# [Compiti ed esercizi]
1. Secondo l'intervista sulle elezioni comunali di Zavattarello, con quale percentuale di preferenze vinse Simone Tiglio nel 2014?
2. Nell'intervista sulle elezioni comunali di Zavattarello, Corti definisce la domanda sul perché sarebbe il sindaco giusto «posta in un modo un po' strano». Spiega il motivo che ne dà.
3. Prosegui l'intervista sulle elezioni comunali di Zavattarello a partire dall'ultima domanda rivolta a Corti.

*** Sezione del documento ***

Martedì, 25 Giugno 2019

ZAVATTARELLO – ELEZIONI COMUNALI «L’UNICA ALTERNATIVA PER CAMBIARE VERAMENTE “ROTTA”»

Davide Corti, 41 anni, project manager ed esponente della minoranza uscente, sarà il candidato sindaco della lista “Zavattarello Libero”. Si rinnova così la sfida che nel 2014 lo vide opporsi a Simone Tiglio, che allora vinse con il 78% delle preferenze. Corti ci riprova, con una lista civica di 8 candidati.

Corti che cosa le fa pensare di poter essere il sindaco giusto?

«Una domanda posta in un modo un po’ strano. Infatti, da noi la scelta del candidato Sindaco è stata, come sempre del resto, una decisione di gruppo sia dopo aver valutato la disponibilità o l’indisponibilità degli interni, sia valutando la disponibilità di personalità esterne alla lista. Se dovessi intendere la sua domanda come “Perché ha dato la sua diponibilità?” Allora le direi che i progetti messi in campo dal gruppo li ritengo molto validi e credo che sarei in grado di dare il mio contributo per realizzarli. Penso di avere la maturità giusta per affrontare le sfide che verranno e una serie di idee utili al paese. Siamo l’unica alternativa possibile all’attuale situazione con le idee chiare e senza alcuna ambiguità».

Tre priorità della sua futura azione amministrativa in caso di vittoria?

*** Estratto del dataset ***

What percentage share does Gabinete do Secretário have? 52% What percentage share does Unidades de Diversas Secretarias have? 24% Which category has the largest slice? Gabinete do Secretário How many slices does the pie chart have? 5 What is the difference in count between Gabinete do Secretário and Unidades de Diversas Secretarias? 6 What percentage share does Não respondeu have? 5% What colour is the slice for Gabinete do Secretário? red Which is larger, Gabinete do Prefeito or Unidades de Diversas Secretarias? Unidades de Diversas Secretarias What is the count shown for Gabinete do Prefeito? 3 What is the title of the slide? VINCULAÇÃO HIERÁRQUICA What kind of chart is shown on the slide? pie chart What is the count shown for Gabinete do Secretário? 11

***

# [Risposte all'esercizio]
1. Con il 78% delle preferenze.

2. Nel suo gruppo la scelta del candidato sindaco è stata una decisione collettiva, come sempre. È stata presa dopo aver valutato la disponibilità o l'indisponibilità dei membri interni e di personalità esterne alla lista.

3.
«Facilitare la vita ai residenti zavattarellesi in tutti i modi legalmente possibili. Recuperare un turismo stanziale da giugno a settembre, difendere e valorizzare il territorio con una forte attenzione all’ambiente promuovendo i prodotti tipici. Dare a chi lavora e a chi dà lavoro nel territorio un aiuto concreto per rimanere».

Viviamo in un periodo complesso, la ripresa dalla crisi è difficoltosa e molte famiglie faticano a tirare avanti. In questo contesto, quanto e cosa crede che un’amministrazione comunale possa fare per migliorare concretamente la vita dei cittadini.

«Deve assolutamente esserci un’amministrazione comunale presente in queste situazioni, aiutando i deboli e le fasce più fragili. Abbiamo un comune che è un gioiello, ha i servizi di una piccola città, e potenzialità enormi. Grazie ai residenti tenacemente rimasti siamo un centro focale per tutto l’alto Oltrepò. Proprio in questo contesto un’amministrazione deve far valere la propria presenza».

Perché la popolazione dovrebbe votare Lei e la sua squadra e cosa c’è di differente in contrapposizione agli altri?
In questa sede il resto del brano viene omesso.